St. John calls these things the lust of the eyes because they are simply for the looking, they never bring us any true satisfaction deep within. No wonder Adam Smith describes the human creature as an insatiable being. We just can’t get enough of this world’s riches.The secret of overcoming this temptation is making God our priority, seeking first God’s kingdom and its righteousness, and worshipping God and not the things created by God. Very often, we fall for this temptation because we make money, riches, and fancy things our gods. Jesus said to Satan, “You shall worship the Lord your God, and him only shall you serve.” 

Conclusion (Use the Three Keys of Lent)

While prayer helps to check our pride, fasting helps us control the flesh and almsgiving prevents us from being carried away by the desire for riches. Be alert to temptations; they must come. Once you notice you are being tempted, never trust in your flesh, run to God in prayer like little children would run to the arms of their parents when they see a beast coming. I like how Matthew concludes today’s Gospel passage: “Then the devil left him, and behold, angels, came and ministered to him.” There is nothing as sweet as overcoming temptation.

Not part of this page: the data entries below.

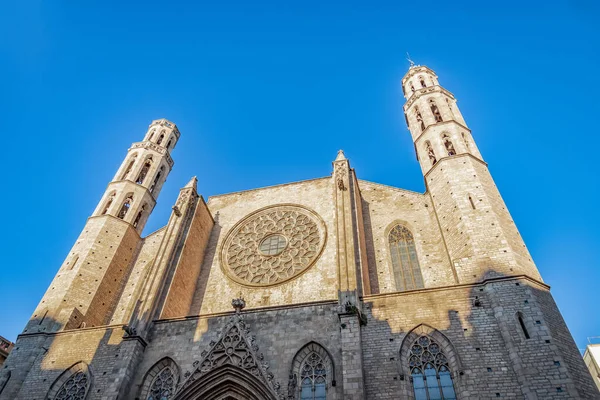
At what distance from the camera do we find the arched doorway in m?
9.95

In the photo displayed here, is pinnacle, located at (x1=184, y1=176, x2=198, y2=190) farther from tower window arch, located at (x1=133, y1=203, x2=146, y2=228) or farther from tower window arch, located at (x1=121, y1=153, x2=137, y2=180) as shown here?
tower window arch, located at (x1=121, y1=153, x2=137, y2=180)

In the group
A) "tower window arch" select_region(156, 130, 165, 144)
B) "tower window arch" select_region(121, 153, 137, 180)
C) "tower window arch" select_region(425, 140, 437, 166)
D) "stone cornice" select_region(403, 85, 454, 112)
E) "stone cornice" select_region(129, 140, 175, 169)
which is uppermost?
"tower window arch" select_region(156, 130, 165, 144)

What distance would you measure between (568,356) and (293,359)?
20.2ft

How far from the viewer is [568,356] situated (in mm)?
8984

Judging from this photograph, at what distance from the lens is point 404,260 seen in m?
14.0

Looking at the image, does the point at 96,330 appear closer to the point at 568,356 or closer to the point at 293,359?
the point at 293,359

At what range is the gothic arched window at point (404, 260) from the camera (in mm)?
13281

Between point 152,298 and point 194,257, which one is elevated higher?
point 194,257

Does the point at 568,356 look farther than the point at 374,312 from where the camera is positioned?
No

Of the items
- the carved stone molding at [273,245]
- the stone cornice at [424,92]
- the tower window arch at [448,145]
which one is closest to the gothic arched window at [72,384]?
the carved stone molding at [273,245]

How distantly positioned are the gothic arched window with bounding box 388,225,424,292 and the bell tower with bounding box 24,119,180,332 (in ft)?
35.4

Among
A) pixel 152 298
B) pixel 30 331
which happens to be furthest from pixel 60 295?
pixel 152 298

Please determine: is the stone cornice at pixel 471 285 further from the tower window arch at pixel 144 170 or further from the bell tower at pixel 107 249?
the tower window arch at pixel 144 170

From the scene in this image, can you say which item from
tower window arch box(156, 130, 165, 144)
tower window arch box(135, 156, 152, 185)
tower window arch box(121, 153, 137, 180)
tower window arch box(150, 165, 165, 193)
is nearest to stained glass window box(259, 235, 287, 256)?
tower window arch box(150, 165, 165, 193)
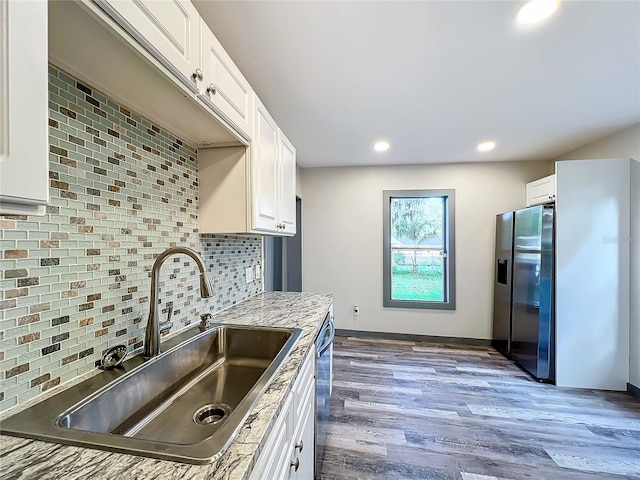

Each time we defeat the devil, we are visited by Angels and the consolation they bring always far outweighs whatever fun or pleasure the devil had promised us if we sin. Meanwhile, if we agree to the lies of the devil, we soon realize within a short time, like Adam and Eve did that we were deceived.

Let us pray: Heavenly Father, endow me with the grace to overcome temptations. Through Christ our Lord. Amen. 

Be Happy. Live Positive. Have Faith. It is well with you. God bless you. (1st Sunday of Lent, Bible Study: Genesis 2:7-9,3:1-7, Ps. 51:3-6,12-14,17, Romans 5:12-19, Matthew 4:1-11).